* [Excerpt provided]
Brigadier General Saad Maan of the Interior Ministry said in a statement that 90 people were wounded in the attack. However, according to a Health Ministry spokesman, the number of injured people was 102.
No one has immediately claimed responsibility for the attack, which took place in one of Baghdad’s most secure areas.
According to the Iraqi Interior Ministry, the first suicide bomber targeted the crowded square at around 7 a.m. The second explosion occurred less than 10 minutes later in the same area.
The second bomb is typically used by insurgent groups to target police, emergency workers, and bystanders who would respond to the first explosion.
According to witnesses, the square was filling up with sidewalk vendors, shoppers, and day laborers, when the first explosion occurred. As people rushed to help the victims of the blast, the second bombing came.

* [Data entries]

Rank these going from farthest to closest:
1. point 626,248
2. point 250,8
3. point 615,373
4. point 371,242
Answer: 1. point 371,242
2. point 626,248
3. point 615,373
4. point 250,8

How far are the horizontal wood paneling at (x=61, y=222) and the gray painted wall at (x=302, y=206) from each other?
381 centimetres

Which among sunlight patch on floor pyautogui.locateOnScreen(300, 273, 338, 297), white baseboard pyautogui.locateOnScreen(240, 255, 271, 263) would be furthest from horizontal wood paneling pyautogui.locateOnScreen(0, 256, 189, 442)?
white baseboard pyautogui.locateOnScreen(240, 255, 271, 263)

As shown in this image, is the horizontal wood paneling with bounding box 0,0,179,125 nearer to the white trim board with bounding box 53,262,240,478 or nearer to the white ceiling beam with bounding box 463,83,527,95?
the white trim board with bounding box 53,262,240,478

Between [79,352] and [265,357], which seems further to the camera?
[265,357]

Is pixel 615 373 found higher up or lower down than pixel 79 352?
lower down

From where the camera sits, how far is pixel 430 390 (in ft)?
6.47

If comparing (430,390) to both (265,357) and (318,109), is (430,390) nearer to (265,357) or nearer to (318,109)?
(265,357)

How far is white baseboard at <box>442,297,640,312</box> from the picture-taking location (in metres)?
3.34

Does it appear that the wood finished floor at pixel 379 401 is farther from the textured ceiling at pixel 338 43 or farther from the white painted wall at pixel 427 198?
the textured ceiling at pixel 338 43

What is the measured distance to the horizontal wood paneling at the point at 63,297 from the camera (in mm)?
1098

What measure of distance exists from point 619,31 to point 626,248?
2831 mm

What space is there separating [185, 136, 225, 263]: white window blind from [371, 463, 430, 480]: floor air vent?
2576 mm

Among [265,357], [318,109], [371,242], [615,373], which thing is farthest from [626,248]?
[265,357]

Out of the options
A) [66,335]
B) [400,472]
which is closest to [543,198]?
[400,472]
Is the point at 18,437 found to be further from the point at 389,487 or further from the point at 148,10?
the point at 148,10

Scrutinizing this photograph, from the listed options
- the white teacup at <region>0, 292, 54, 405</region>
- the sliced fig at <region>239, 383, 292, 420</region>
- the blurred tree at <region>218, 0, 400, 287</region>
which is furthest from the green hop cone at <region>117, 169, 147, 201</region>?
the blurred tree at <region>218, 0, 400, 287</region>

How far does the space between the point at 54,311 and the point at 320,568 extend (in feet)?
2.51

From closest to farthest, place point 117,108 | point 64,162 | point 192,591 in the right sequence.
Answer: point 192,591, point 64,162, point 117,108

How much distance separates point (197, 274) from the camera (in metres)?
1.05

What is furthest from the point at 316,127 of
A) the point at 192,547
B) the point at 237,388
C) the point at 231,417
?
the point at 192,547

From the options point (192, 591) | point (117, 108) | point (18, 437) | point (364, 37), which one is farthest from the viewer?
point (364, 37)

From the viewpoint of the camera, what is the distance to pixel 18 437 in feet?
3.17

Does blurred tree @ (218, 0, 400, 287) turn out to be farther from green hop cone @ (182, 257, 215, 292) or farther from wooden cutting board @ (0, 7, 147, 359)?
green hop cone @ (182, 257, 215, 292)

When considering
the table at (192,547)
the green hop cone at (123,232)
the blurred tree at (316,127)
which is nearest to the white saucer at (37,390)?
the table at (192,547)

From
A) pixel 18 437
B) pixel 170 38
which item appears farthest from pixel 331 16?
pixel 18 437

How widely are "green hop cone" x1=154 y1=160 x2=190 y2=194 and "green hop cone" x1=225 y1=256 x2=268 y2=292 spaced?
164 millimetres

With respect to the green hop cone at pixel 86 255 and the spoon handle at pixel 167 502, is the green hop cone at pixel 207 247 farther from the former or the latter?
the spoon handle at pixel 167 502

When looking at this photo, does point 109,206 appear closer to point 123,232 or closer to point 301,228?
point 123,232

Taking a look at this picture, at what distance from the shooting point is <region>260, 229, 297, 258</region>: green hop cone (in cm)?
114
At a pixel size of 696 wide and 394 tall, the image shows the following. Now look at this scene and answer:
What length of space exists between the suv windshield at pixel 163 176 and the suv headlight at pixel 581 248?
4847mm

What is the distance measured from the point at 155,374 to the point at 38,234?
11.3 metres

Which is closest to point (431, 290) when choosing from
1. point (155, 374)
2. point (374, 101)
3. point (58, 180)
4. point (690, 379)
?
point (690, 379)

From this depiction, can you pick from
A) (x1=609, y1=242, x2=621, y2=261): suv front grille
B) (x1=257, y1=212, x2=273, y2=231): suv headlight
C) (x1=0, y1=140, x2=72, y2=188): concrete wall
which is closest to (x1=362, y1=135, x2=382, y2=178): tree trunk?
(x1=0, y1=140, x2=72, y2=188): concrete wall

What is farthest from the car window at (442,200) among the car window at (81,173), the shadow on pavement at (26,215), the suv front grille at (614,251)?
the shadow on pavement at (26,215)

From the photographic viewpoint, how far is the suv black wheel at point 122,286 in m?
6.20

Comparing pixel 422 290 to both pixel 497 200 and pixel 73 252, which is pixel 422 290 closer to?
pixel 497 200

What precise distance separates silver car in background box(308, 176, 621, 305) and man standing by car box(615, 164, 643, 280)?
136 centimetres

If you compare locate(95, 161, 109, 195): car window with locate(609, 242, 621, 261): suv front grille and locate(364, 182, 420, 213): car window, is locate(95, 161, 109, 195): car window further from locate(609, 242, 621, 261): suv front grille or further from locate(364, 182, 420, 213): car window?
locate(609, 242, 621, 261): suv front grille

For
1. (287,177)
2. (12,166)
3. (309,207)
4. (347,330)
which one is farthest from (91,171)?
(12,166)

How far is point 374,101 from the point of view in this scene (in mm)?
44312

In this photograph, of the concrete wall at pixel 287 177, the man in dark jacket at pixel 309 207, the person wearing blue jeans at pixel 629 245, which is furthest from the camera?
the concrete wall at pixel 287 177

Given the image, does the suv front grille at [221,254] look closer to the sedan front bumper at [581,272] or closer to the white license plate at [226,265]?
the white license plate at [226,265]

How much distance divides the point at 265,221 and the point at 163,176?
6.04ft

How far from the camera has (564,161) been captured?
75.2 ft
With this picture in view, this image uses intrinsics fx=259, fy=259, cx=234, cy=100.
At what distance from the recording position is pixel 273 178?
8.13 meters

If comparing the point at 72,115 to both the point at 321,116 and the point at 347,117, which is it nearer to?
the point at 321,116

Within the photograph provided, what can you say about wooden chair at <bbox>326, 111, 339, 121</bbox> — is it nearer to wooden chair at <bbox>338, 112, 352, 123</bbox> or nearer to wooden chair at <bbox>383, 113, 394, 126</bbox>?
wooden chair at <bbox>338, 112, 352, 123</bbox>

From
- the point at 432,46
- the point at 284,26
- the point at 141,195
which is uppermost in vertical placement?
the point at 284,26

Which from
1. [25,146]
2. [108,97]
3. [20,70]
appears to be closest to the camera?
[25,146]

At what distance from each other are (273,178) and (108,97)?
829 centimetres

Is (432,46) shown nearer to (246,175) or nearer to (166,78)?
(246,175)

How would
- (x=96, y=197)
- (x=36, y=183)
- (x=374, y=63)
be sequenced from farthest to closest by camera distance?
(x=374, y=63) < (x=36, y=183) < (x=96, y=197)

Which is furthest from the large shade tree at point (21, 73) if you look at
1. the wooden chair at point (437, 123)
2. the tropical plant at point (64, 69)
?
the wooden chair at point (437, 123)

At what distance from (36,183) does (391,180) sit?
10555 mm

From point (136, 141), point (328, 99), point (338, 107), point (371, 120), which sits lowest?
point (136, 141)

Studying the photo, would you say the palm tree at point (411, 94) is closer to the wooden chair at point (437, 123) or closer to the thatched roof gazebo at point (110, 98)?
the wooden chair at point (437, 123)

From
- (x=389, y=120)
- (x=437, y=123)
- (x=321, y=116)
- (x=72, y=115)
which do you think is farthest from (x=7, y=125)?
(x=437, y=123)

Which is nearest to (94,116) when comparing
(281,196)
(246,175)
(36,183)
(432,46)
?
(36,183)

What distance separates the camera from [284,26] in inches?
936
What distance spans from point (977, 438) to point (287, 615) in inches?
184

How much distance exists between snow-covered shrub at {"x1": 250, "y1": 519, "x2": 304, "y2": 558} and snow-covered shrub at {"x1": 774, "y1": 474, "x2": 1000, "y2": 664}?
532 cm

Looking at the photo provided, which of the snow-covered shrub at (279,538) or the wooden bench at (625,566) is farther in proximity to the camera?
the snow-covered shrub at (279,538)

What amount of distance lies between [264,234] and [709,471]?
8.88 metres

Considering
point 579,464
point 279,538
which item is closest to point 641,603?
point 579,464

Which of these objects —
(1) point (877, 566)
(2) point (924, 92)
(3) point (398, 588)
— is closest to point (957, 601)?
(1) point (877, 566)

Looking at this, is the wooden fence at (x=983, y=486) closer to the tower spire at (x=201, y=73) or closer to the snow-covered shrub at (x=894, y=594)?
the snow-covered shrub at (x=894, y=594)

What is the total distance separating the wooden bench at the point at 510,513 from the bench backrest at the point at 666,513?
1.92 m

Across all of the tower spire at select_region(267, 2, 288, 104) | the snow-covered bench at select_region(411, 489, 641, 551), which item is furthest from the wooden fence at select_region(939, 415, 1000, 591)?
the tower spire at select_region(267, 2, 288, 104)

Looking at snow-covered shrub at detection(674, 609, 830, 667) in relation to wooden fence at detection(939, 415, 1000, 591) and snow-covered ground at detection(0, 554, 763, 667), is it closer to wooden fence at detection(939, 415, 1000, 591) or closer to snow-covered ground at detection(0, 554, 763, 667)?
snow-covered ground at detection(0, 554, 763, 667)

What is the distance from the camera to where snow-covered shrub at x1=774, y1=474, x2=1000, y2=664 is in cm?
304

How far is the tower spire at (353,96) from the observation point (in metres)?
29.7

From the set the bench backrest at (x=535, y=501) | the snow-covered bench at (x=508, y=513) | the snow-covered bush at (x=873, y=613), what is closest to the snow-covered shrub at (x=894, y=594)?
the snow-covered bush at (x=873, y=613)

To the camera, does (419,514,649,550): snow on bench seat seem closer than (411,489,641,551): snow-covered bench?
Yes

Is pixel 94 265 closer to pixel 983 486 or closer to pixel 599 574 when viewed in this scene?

* [Exercise requirements]
[1] Reproduce the passage of the Baghdad bombing report from "According to the" up to and including "the same area.".
[2] Write the next few sentences of the Baghdad bombing report, picking up right after its final sentence.

* [Results by task]
[1]
According to the Iraqi Interior Ministry, the first suicide bomber targeted the crowded square at around 7 a.m. The second explosion occurred less than 10 minutes later in the same area.

[2]
“Human flesh was everywhere, and we moved the victims using wood carts before the ambulances arrived,” said Ali Mohammed Jaafar, a 42-year-old lawyer.
Jaafar also noted that many of the victims were young men. “All of them are young poor people that left families behind with unknown future,” he said.
The Monday bombing comes just days after another bombing that took place Saturday at Aden Square in northern Baghdad, where several people were killed and wounded.
The recent attacks broke the delicate peace that Baghdad has enjoyed over the last three months, and could be proof that the Islamic State has not been entirely eradicated from the country.